• [Data to process]:
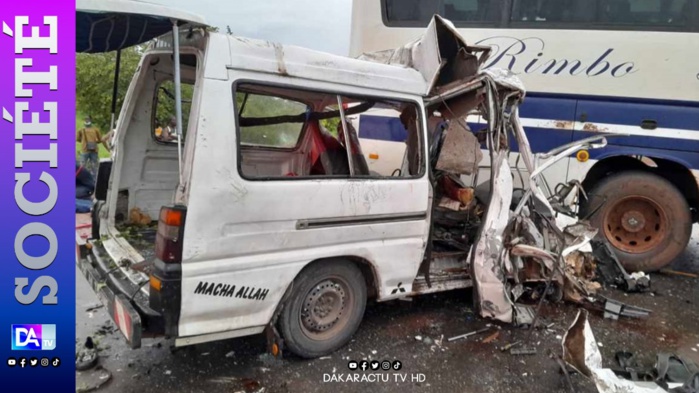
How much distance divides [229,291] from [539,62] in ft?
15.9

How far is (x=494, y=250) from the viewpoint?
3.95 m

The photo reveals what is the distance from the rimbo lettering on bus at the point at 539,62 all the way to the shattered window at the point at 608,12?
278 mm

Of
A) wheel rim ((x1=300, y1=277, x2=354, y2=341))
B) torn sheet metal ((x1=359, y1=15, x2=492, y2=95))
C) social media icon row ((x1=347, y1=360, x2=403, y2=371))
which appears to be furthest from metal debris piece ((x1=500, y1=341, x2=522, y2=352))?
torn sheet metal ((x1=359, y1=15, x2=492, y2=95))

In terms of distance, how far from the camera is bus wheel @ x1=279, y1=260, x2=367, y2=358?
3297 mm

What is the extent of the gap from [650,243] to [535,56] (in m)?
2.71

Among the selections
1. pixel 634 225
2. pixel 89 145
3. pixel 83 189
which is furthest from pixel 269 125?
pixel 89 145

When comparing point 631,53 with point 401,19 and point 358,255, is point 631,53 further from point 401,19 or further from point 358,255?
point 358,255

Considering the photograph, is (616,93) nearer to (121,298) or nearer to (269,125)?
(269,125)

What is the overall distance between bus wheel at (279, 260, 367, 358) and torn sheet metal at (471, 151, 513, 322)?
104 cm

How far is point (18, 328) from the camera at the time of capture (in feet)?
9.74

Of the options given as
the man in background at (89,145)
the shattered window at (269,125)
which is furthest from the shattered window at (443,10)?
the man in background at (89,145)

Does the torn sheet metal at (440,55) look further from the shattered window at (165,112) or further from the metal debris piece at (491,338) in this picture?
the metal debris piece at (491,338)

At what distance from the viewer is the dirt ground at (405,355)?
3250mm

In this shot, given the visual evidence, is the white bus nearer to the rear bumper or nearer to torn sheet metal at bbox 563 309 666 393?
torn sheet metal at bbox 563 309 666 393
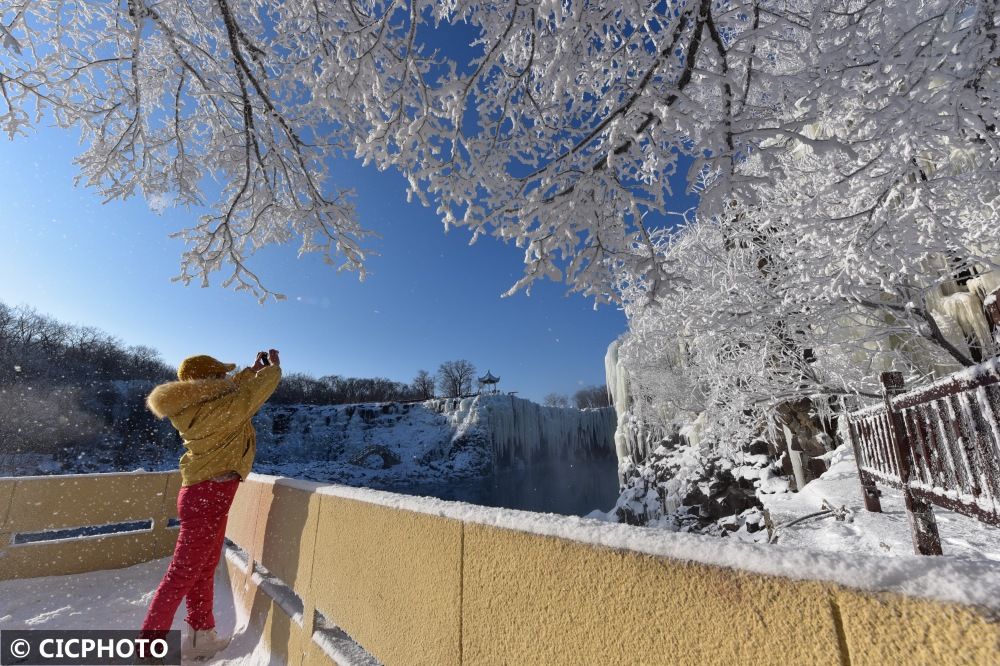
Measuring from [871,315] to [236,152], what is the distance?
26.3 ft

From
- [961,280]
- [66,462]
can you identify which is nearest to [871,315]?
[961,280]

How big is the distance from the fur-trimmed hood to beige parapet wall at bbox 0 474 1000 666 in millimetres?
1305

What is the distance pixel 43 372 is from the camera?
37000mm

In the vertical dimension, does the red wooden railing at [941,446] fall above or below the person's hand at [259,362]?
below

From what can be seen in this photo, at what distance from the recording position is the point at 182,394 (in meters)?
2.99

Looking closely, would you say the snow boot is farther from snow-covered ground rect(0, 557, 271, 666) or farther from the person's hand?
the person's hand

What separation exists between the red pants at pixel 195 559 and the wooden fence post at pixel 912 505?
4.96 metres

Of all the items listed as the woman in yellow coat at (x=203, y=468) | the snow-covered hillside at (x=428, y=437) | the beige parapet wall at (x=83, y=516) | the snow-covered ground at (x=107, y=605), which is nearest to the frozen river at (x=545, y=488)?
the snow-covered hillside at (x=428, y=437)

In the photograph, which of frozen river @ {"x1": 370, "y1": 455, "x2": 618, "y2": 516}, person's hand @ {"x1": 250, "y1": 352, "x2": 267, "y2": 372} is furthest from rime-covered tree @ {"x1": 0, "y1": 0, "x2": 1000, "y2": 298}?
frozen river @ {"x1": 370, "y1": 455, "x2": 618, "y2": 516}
...
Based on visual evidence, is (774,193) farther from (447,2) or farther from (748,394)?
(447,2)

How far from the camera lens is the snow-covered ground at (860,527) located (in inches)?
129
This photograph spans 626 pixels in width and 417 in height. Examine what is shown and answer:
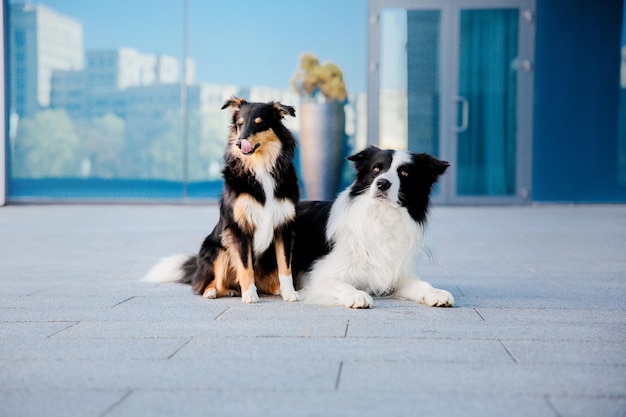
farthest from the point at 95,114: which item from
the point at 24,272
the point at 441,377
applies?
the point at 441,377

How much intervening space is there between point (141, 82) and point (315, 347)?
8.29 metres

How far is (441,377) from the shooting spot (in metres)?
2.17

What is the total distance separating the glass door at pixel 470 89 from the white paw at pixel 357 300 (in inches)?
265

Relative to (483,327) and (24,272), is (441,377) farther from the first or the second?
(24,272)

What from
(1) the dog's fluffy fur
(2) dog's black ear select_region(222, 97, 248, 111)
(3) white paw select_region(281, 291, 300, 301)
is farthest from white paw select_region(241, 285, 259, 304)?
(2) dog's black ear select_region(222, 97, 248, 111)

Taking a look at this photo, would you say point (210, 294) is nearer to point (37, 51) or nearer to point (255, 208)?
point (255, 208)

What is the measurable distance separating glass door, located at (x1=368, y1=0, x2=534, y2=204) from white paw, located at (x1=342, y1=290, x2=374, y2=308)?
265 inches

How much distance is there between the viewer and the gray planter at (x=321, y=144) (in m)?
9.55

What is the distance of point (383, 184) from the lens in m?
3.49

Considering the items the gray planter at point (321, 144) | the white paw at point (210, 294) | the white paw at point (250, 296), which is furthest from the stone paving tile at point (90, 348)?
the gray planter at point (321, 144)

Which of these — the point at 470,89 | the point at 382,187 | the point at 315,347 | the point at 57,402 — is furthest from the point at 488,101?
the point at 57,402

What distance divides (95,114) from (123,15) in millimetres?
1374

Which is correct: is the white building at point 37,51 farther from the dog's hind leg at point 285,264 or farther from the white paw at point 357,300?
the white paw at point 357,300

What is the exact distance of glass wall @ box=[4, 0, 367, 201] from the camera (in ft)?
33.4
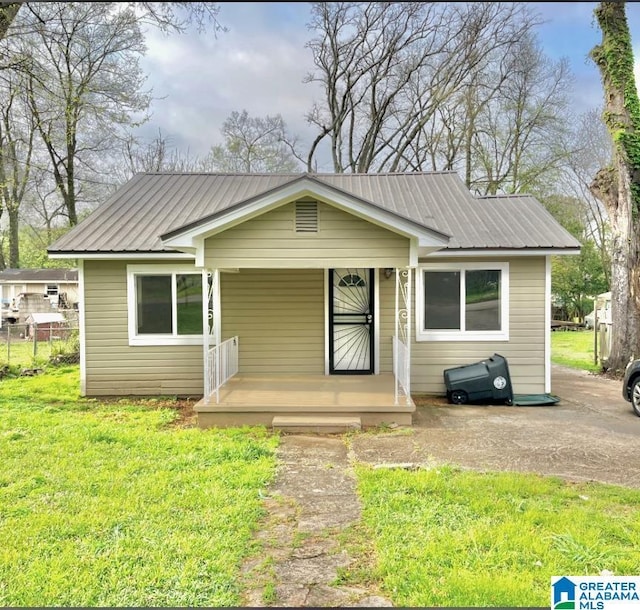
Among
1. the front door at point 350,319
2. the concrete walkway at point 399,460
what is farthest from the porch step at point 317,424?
...
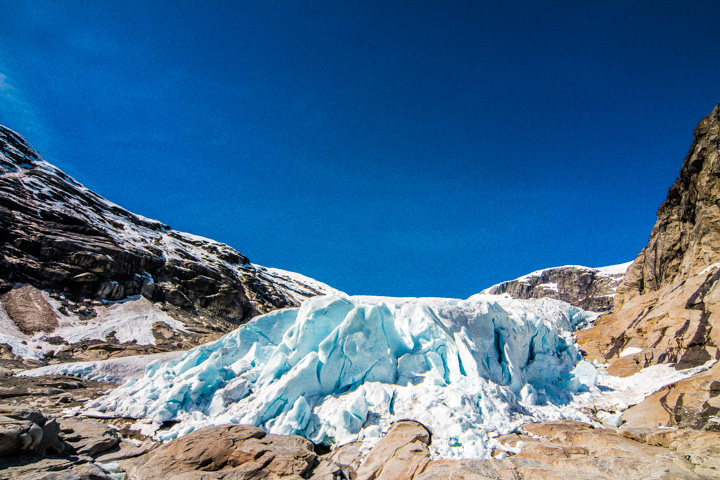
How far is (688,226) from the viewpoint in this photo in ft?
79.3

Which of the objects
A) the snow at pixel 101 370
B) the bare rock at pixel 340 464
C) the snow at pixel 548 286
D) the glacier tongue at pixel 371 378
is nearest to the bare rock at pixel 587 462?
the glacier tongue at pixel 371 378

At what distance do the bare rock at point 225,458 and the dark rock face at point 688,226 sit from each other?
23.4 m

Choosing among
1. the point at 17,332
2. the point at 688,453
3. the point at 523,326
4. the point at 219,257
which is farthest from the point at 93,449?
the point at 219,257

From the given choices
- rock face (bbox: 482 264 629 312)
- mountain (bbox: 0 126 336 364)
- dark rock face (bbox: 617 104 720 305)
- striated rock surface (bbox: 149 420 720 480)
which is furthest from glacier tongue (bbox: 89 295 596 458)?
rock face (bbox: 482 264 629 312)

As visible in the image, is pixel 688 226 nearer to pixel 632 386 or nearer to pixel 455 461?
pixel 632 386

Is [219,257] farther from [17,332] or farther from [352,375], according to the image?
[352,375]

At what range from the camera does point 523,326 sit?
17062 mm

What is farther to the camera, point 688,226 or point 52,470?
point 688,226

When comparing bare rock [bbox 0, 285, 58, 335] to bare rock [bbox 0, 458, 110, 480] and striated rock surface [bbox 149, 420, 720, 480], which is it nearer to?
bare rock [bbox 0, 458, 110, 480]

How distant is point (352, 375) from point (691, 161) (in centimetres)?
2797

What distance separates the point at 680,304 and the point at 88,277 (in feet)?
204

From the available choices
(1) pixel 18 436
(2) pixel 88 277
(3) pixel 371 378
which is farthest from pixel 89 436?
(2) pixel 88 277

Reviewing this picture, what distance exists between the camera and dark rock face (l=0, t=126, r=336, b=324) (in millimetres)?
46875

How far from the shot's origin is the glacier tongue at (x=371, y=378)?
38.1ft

• [To be done]: Identify and copy every line of the listing above that contains the string "located", treating case as significant.

• [Full solution]:
How far from the camera lens is the snow-covered ground at (860,527) located (in inches)?
What is the measurable distance separating glass door, located at (x1=368, y1=0, x2=534, y2=204) from white paw, located at (x1=342, y1=290, x2=374, y2=308)?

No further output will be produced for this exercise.